SAVING THE LIVING


VIVOS X POINT RESIDENCY 2017 - 2020





“If there is a pandemic, nobody can come in.  Period. And you pray that everybody that is here…that there is not somebody that is already in, that’s infected.  Some of the pandemic scenarios that have occurred in the past where you wipe out a hundred million people in a planet that is not nearly as populated nor as mobile as what we have today….those are frightening.  A pandemic can be a bad, bad thing…with the level of mobility we have today you can have something spread across the planet in a week”.

TOM SOULSBY, VIVOS X POINT PIONEER




After having my son, I have a powerful instinct to get away from society, from technology, and from observation.  My primal response led me to look for land that I could inhabit, inexpensively or for free, where I can also take my dog.  

There was some free land in Pitcairn in the Easter Islands, some cheap and probably fake farms in Bulgaria and Romania on EBay that I could afford at a push – but most of the possibilities for homesteading were in the United States of America. 

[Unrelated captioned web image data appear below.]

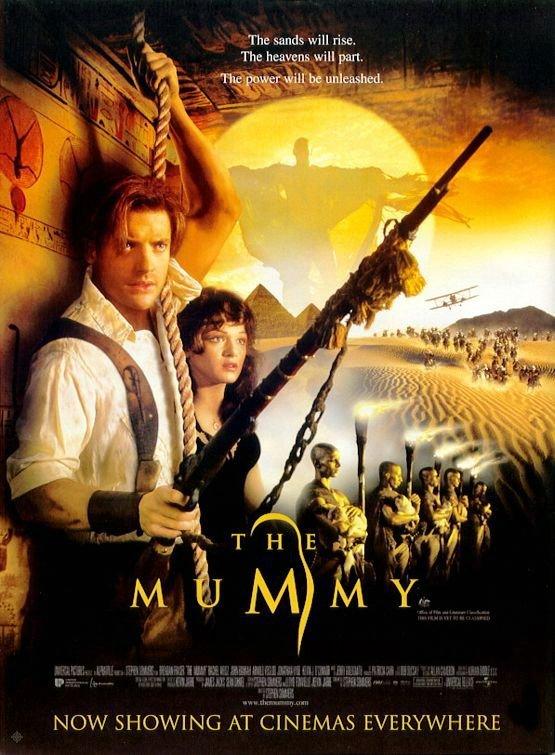 神鬼傳奇(1999)_The Mummy(1999)_電影海報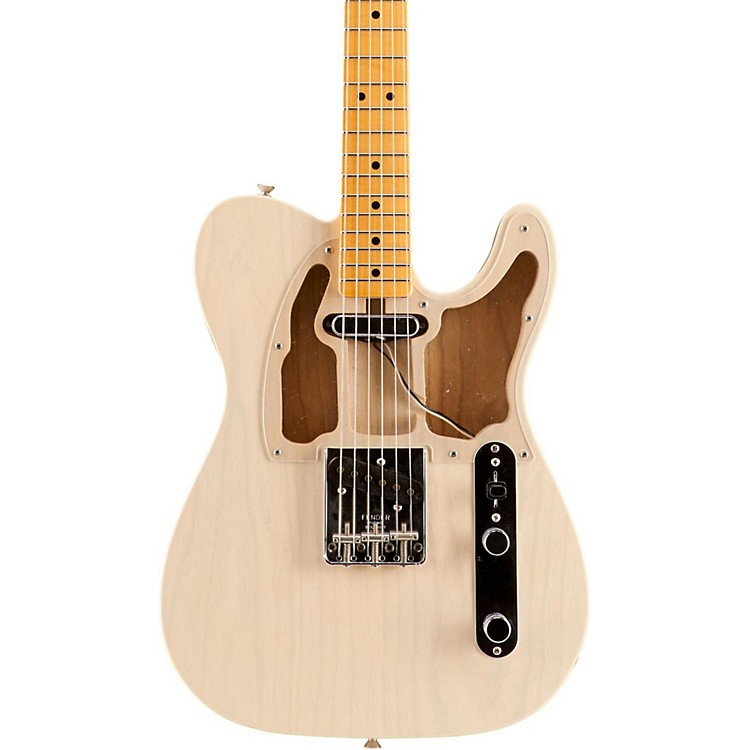 Fender Custom Shop Limited Edition Closet Classic 1967 Maple Telecaster Electric Guitar Vintage Blonde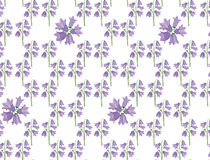 Seamless texture with lilac bluebells Royalty Free Stock Photography
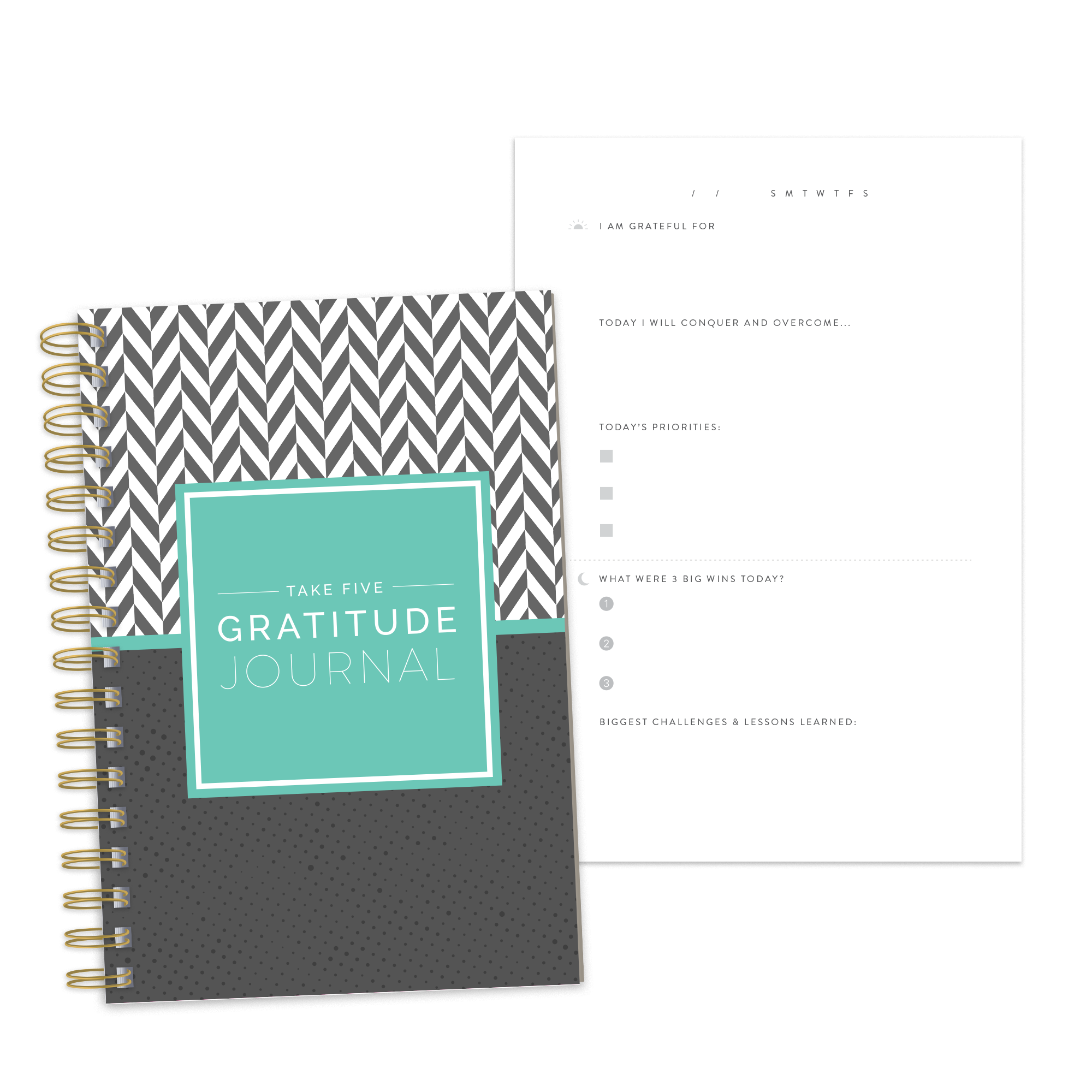Take Five Daily Gratitude Journal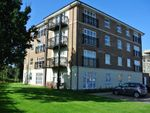 Thumbnail to rent in Kenley Place, Farnborough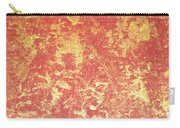 Golden Flames Carry-all Pouch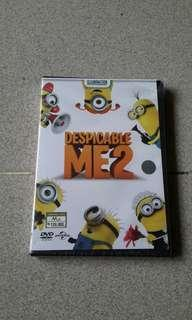 Dvd Despicable Me 2.
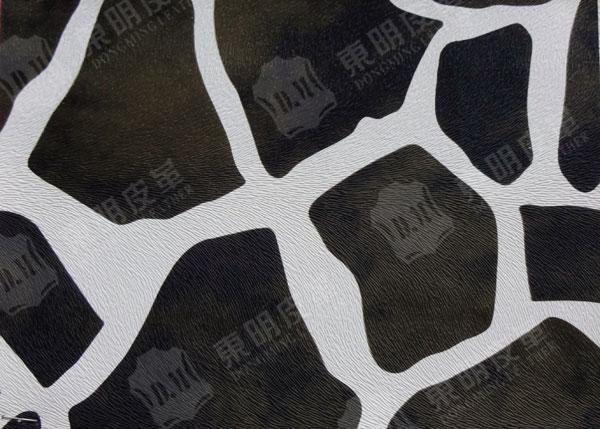 毛发压纹 长颈鹿印花pvc皮革 dm-7689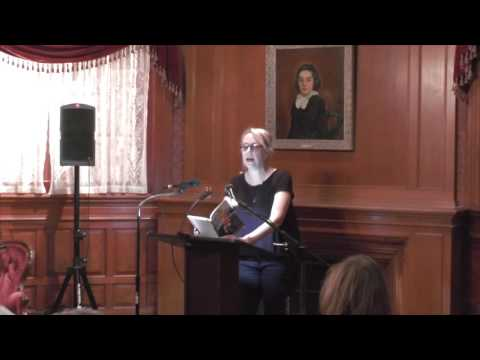 Marin Poetry Center presents Michelle Bitting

The Gods move their chess pieces like in Jason and the Argonauts and Robert Vicino is put in my path.  A Californian real estate agent who ‘had a vision to save as many people’ as he could after a near death experience, Vicino had set about converting cold war bunkers and ammunition silos into ‘a Noah’s Ark’ that made provision for humans and non-humans alike in multiple disaster scenarios (that is my dog, taken care of).

The grandeur of Vicino’s vision appealed to me.  The sites are architecturally beautiful and in remote or inaccessible locations across America, Germany, and South Korea.  Vivos appeared to offer the perfect metaphorical example of total power, being a self-exiled colony, a sanctuary, a potential prison; the perfect heterotopic model.  I had thought of them as an eccentricity, an act of paranoia, in grandiose landscapes like those I yearned for and a great exhibition space.  They were in fact deeply prescient of what was about to happen.  

By the side of a pool in a cheap hotel in Hollywood in 2017, I ask Vicino to make me artist in residence and give me a bunker to make work in.  He generously offered me a bunker at Vivos X Point, which is an archipelago of ex military ammunition silos in South Dakota.  There are 575 bunkers here in various states of disrepair and conversion and there is a community of people involved in making this fictional landscape more real.   

Two years after meeting Vicino for the first time, I am 6 months pregnant with my daughter Juno but I decide to travel to the site because it will be my last chance before the birth.  At that time, the Earth had not yet stood still and flights were still open.  

By the time the WHO had confirmed COVID-19 was a pandemic on 11 March 2020, the X Point pioneers had already retreated to their bunkers.